Mars 2026
COMMENT L’IMAGE DU SAVANT
A EVOLUE
PAR STÉPHANE VAN DAMME
(Le Monde - Mercredi 11 février 2026)
Alors que l’on a célébré, comme
chaque année à l’automne, les nouveaux Prix Nobel de sciences, l’histoire des
trente dernières années a profondément interrogé le phénomène d’héroïsation
scientifique. Parmi les grands mythes associés à la modernité savante, on
retrouve en effet la figure du « génie », présenté comme un être
désengagé du monde, déterminé et désintéressé. L’histoire traditionnelle des
sciences s’est longtemps racontée comme celle des pionniers et des grandes
découvertes.
Plus récemment, les historiens ont replacé ces
« génies » au travail, en interrogeant les conditions sociales et
institutionnelles qui ont produit ces figures, mais aussi en montrant comment
les physiologues ont cherché à identifier des traits physiques distinctifs,
dressant l’anatomie de ces « cerveaux » perçus comme des êtres
singuliers.
Dans un ouvrage récent, Les Têtes pensantes ou la pose des
savoirs (Anamosa, 2025), Jean-François Bert et
Jérôme Lamy apportent un éclairage décisif sur la fabrique des génies, en
enquêtant sur le motif iconique du penseur, utilisé pour représenter la
réflexion, l’introspection ou la cognition. Depuis l’Antiquité, cette posture
relève d’une mise en scène que l’on retrouve en Occident, mais aussi en Inde,
au Japon ou encore dans le monde musulman.
Bien qu’en apparence intemporelle sinon
universelle, elle se reconfigure au gré des époques. Les tableaux de Rembrandt,
représentant des savants humanistes dans leur cabinet encombré de livres, de
papiers et d’instruments, expriment déjà une érudition menacée par
l’accumulation du savoir, nourrissant l’anxiété et la mélancolie de la
Renaissance tardive.
Contraintes nouvelles
Au début du XXe
siècle, les représentations du savant continuent de célébrer des figures
exceptionnelles : l’Américain d’origine allemande Albert Einstein [1879-1955],
le Français Henri Poincaré [1854-1912] ou l’Allemand David Hilbert [1862-1943].

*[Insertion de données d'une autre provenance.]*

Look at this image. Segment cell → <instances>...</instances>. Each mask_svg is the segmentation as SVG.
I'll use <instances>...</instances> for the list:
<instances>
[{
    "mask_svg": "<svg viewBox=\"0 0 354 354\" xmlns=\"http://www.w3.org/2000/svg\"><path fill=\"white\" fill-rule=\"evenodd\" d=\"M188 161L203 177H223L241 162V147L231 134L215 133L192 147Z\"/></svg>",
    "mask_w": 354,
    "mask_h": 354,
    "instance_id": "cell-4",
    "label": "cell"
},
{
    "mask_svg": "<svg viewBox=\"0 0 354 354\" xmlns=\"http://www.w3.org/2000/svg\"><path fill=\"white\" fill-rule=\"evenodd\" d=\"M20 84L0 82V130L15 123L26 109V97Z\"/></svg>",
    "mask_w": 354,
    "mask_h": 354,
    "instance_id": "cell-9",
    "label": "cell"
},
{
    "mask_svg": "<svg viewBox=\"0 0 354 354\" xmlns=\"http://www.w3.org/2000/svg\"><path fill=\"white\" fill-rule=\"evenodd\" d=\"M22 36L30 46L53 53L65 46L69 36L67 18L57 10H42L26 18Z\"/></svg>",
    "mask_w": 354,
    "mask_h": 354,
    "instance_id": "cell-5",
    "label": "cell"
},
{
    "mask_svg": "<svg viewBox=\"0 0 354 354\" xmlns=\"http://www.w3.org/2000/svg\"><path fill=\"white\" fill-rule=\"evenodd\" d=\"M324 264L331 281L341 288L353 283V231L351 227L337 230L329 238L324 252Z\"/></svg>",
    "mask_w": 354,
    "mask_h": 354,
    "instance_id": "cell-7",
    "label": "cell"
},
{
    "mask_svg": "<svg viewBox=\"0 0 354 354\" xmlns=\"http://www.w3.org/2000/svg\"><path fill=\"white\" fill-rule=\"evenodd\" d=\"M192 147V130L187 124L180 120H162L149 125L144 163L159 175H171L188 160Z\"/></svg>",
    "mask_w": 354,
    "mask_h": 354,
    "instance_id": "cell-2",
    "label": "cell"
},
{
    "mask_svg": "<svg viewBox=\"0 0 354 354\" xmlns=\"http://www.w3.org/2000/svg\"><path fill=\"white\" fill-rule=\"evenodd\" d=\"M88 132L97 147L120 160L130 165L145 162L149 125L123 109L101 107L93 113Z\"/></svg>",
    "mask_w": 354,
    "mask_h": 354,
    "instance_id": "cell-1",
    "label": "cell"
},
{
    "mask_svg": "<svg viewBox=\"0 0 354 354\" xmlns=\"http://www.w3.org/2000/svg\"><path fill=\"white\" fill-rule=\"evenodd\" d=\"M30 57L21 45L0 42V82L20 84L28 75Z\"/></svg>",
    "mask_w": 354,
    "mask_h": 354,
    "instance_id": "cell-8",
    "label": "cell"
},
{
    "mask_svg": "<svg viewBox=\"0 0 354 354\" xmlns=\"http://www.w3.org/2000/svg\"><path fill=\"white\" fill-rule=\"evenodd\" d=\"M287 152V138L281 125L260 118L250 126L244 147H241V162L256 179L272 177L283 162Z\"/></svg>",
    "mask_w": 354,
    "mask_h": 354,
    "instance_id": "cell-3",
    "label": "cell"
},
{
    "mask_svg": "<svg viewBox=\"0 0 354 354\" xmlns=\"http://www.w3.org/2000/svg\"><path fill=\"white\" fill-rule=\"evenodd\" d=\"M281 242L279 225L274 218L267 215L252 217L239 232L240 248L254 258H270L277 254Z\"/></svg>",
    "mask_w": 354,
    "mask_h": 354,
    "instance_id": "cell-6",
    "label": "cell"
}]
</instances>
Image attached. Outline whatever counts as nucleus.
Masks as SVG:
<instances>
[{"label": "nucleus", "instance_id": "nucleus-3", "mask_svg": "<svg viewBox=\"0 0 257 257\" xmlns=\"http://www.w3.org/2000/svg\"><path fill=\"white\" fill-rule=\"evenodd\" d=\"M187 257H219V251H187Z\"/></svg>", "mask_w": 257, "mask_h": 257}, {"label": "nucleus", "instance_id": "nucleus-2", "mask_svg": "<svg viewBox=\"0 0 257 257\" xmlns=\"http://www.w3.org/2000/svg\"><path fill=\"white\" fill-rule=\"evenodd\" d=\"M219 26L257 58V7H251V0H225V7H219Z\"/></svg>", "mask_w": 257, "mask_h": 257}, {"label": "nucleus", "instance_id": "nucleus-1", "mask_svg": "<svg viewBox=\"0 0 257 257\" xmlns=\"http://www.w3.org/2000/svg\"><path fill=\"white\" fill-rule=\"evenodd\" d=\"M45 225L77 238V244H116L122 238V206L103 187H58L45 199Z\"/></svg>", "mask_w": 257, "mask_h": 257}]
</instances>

Tous partagent des traits communs – précocité, éclairs d’innovation, difficulté
initiale à s’imposer –, mais leur rayonnement s’explique aussi par des
dynamiques collectives et par l’existence d’écoles et de traditions nationales,
visions qui s’incarnent désormais dans les portraits de groupes. Mais, dès la
fin du XIXe siècle, l’iconographie témoigne de contraintes
nouvelles : l’activité scientifique s’alourdit d’obligations
administratives, financières et collaboratives, qui menacent la tranquillité du
savant et font craindre le « surmenage intellectuel », comme
l’écrit le médecin Aimé Riant [1827-1902] en 1889.
Le corps ne sert plus dès lors une image positive de la
science et Jean-François Bert et Jérôme Lamy se demandent si la modernité
scientifique ne s’accompagne pas d’une volonté de discipliner, voire d’effacer
les corps en mettant en avant l’esprit. La multiplication des portraits des
savants signale en tout cas une transformation profonde de la vie scientifique.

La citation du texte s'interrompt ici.